Goal of the exercise
Output the records below as a Markdown table with two columns, No. and Line, giving each line its own numbered row. Skip blank lines and leave the pictures out.

Items listed in a dataset
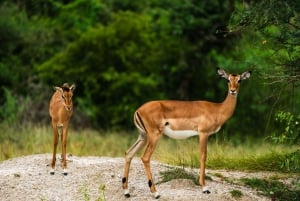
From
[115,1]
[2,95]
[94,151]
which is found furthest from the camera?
[115,1]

Correct result
| No. | Line |
|---|---|
| 1 | From |
| 2 | [115,1] |
| 3 | [2,95] |
| 4 | [94,151] |
| 5 | which is found furthest from the camera? |
| 6 | [115,1] |